# Formulareingaben prüfen, Radiobuttons



## grafic (4. Feb 2008)

Hallo zusammen!

Ich stecke noch in den Kinderschuhen was Java-Script betrifft und hoffe, ihr könnt mir bei meinem Problem weiterhelfen!

Für mein Anmeldeformular habe ich eine Eingabeprüfung erstellt, die soweit ganz gut funktioniert.
Nun hab ich das Problem, dass bei Prüfung der Radiobuttons zwar die JavaScript-Fehlermeldung erscheint, beim ok-klicken wird man aber direkt auf die Folgeseite weitergeleitet, anstatt zurück zum Formular, um dieses fertig auszufüllen.
Wie gesagt, das passiert nur bei den Radiobuttons "Bezahlung per Rechnung/Bezahlung per Kreditkarte"....

Weiss jemand Rat? Ich seh den Fehler einfach nicht!!
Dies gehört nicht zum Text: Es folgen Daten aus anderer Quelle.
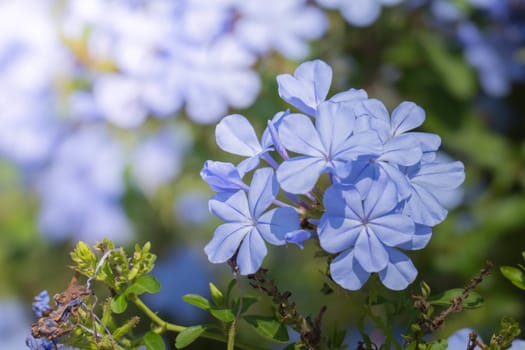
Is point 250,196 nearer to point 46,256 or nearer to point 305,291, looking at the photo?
point 305,291

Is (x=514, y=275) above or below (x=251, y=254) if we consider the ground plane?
below

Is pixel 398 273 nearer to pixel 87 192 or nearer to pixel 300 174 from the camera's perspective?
pixel 300 174

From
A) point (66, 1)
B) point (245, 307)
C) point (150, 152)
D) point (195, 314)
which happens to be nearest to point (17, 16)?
point (66, 1)

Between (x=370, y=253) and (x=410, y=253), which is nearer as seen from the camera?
(x=370, y=253)

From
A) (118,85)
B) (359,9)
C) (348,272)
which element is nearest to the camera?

Die Seite findet ihr unter http://www.kardiologie-review.ch/1_att_anmeldung2.html

Merci für eure Hilfe!!
Liebe Grüsse
Mirielle


----------



## HeRaider (4. Feb 2008)

Ähm falsches Forum? Java != Java-Script. http://www.java-forum.org/de/topic16931_vor-ersten-posten-bitte-lesen.html


----------



## masta // thomas (4. Feb 2008)

Warum meint eigentlich jedes mal jemand im Board "... (JavaScript Fragen)" schreiben zu müssen, dass Java nicht JavaScript ist?  :?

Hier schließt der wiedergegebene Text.